*Activities*.
1. Name all the values the University of Westminster lists as its own in the interview with Sal Jarvis.
2. Retype the stretch of the interview with Sal Jarvis from "Education must be student-focused." through "they can be.".
3. Summarize the interview with Sal Jarvis in two sentences.

*Extract*.
BEGIN
The Interview UK
The University of Westminster
Deputy Vice-Chancellor for Education

Sal Jarvis

Education must be student-focused. Knowledge is not relevant unless learning is understood, communicated, and shared. It is a university’s job to enable this, allowing students to be the absolute best they can be. 

Sal Jarvis, Deputy Vice-Chancellor for Education at the University of Westminster, refers to herself as a learner-centred individual. She sat down with Charles Sin, Co-host of The Interview, to discuss her journey into Higher Education, the extensive initiatives she has been involved in, and the unique challenges of working at a university. 

Sal's Journey

Charles: Can you please give us an introduction to your role and institution? 

I have been at Westminster since January 2020. I joined about eight weeks before lockdown, which was an interesting time to join. I am Deputy Vice-Chancellor for Education, which means my portfolio runs across anything to do with educating students. Westminster was London’s first polytechnic; it was about breaking down barriers then, which continues to this day. Our values are compassion, responsibility, and being progressive. About 50% of our students are first-generation, and 64% of our students are not White British, so we have a really vibrant, lively student body that is great to work with. 

Charles: What brought you to this position?

I have almost always been involved with learners. Education should be learner-centred; for me, that is true whether it’s in preschool, primary school, or teaching adults — at each point, it has been about focusing on the learner. From there, it’s a natural step to think about moving from directly engaging people in learning to lead other people who work with learners. 

You cannot separate student experience from education. Universities are places where knowledge is shared and critiqued — but it cannot exist without people. So I believe that any education must be learner-centred and brought to life. 

Charles: What initiatives have you been working on to foster a sense of belonging and inclusion?
END
*Material shown*.
BEGIN
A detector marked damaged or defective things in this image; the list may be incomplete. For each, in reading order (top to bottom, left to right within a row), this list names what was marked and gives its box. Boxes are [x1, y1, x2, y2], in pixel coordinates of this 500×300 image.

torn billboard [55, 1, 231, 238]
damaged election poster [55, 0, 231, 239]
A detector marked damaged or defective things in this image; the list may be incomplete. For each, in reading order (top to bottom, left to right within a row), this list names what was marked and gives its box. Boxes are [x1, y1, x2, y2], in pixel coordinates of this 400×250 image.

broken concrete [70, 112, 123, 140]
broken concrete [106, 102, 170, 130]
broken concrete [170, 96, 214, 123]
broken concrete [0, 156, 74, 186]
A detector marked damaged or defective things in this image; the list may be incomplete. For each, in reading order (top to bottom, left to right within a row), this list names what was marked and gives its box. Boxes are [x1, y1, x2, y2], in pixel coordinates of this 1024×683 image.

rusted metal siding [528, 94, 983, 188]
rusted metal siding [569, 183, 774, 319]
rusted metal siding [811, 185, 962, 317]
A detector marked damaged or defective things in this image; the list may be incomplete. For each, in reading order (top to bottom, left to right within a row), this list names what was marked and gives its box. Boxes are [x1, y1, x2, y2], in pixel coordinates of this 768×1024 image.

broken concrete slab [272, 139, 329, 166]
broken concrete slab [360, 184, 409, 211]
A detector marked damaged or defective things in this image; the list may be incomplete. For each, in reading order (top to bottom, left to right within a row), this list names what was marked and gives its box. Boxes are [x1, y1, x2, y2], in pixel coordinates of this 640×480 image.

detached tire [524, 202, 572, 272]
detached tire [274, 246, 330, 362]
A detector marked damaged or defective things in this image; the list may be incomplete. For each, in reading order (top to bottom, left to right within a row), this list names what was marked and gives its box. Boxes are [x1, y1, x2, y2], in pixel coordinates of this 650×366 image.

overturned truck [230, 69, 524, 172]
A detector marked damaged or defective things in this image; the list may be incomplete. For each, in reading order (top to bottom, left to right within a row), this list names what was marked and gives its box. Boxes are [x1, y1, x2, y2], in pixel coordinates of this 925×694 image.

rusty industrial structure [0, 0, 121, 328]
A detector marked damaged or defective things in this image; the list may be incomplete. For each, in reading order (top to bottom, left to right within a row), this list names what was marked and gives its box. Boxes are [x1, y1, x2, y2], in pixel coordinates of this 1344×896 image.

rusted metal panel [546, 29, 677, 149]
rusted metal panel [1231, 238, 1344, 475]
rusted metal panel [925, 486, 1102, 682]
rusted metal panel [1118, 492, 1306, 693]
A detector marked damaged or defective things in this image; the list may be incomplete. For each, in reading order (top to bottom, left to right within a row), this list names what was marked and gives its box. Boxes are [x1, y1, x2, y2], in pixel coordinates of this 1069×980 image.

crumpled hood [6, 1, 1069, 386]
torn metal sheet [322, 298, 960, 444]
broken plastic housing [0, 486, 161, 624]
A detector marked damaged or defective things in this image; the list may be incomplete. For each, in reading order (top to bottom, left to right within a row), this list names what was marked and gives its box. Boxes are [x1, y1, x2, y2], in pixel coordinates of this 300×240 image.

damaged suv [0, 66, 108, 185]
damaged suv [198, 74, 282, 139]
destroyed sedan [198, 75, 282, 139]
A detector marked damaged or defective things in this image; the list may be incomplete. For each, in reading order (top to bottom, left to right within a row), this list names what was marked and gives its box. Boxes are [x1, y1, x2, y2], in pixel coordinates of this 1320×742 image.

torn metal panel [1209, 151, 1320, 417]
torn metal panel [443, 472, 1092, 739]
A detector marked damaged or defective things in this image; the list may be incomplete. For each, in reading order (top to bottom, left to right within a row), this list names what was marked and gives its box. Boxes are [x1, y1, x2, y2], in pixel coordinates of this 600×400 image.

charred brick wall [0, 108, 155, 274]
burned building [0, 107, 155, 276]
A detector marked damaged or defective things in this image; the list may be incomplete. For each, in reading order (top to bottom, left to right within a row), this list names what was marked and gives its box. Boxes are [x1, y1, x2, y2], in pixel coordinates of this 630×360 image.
END
*Numbered answers*.
1.
Compassion
Responsibility
Being progressive

2.
Education must be student-focused. Knowledge is not relevant unless learning is understood, communicated, and shared. It is a university’s job to enable this, allowing students to be the absolute best they can be.

3. Sal Jarvis, Deputy Vice-Chancellor for Education at the University of Westminster since January 2020, talked with Charles Sin about her path into higher education and her work. She describes Westminster as London's first polytechnic with a lively, diverse student body, and she explains that she has almost always worked with learners and believes education must be learner-centered.